Bug Man quietly released the clasps from boots strapped into the floor of the trailer and withdrew to the corner. His gun never wavered from staying on them.

Joje went up and down the racks, pointing at certain bins, tubs, and weapons. The bearded man followed, nodding like a waiter mentally taking notes. It was over quickly. Blake didn’t hear the negotiations, but Joje only took out two stacks of bills. Instead of handing the bearded man the two stacks, he handed him the bag.

“You clear our arrangement?” Joje asked.

The bearded man glanced at Blake then Adam, possibly looking for an interpretation. If Blake hadn’t been spending so much time around Joje, even he might not have understood that last sentence. “We’re good.” The bearded man closed the roll-up door. “Be a few minutes.”

They waited while Bug Man assembled their equipment. The night was oddly humid, Blake’s shirt soaked through in sweat, clinging to the small of his back and chest. He tried to convince himself it was just the humidity.

“Think Mom’s okay?” Adam asked.

“Let’s hope so.”

A loud clang sounded against the rolling door. Their escort undid the hatch, the door rising a mere foot and a half, their gear passing through. A hundred thousand dollars had just purchased a few clunky items zipped inside Joje’s duffle bag, three milk jugs full of a clearish substance, and a red canister that looked like an undersized propane tank. Expensive store.

Joje grabbed the jugs. “Let’s go.” Adam grabbed the duffel, groaning at its weight.

“Let me help,” Blake said, taking the bag by the other side while hefting the tank. As they turned to leave Blake caught a glimpse of Bug Man lying on the floor, goggle mask still in place, one bulging eye staring back at him.

The other was lost behind the rifle aimed at his head.

The rolling door crashed closed, Blake breathing a sigh of relief. These guys certainly didn’t take chances.

Blake and Adam moved to the back of the SUV with the red canister and duffel bag.

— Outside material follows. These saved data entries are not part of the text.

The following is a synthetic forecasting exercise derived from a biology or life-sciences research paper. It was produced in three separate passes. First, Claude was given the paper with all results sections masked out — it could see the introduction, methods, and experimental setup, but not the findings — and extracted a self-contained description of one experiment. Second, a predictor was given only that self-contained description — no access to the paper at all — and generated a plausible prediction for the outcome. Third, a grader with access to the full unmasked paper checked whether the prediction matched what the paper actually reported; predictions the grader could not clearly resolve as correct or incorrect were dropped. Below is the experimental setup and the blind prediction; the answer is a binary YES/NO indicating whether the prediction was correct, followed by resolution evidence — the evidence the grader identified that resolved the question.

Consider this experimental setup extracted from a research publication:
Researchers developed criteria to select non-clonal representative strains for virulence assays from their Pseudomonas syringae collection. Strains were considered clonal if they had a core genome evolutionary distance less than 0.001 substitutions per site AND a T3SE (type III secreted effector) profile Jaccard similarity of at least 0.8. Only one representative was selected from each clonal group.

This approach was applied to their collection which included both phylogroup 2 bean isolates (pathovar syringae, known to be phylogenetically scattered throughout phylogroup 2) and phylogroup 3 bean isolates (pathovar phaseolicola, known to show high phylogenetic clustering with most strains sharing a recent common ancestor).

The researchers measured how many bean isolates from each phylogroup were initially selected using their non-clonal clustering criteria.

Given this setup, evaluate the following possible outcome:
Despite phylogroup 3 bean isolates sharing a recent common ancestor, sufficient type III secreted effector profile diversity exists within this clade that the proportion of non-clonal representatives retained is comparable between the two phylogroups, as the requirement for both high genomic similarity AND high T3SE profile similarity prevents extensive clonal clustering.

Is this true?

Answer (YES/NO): NO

The back was popped open, milk jugs inside.

The soft crunch of gravel announced they weren’t alone.

A thin older man with gray hair bunched into a ponytail stepped from behind the car next to Joje. His face was hard, wrinkles and lines earned from more than just the passage of time. He wore a tight leather jacket, his hands gloved as well, tapping a gun with a long, thick nozzle on it against his leg.

A silencer.

Blake swallowed hard. “Is there a problem?”

“You forgot yer shoes,” the man said.

The bearded man appeared behind them, blocking their passage the way they had come. A shortened double-barrel shotgun extended out from his hip. He carried it low, like a head-banger guitarist plucking chords at his knees.

This was going to go badly.

“Look, we’re not with him,” Blake said.

The older man with the ponytail cocked his head. “We know.” He stepped forward, gun barrel centered on Blake’s head. “Don’t do anything stupid. Your son’s coming with us.”

Blake barely felt his muscles tense before the shotgun slammed into the back of his knees from behind. He crumbled, hands scraping against the graveled pavement. He cried out, answered only by Adam. Shouting.

“No!” Blake yelled.

Ponytail pressed a syringe into Adam’s neck, Blake’s son going limp in the man’s arms.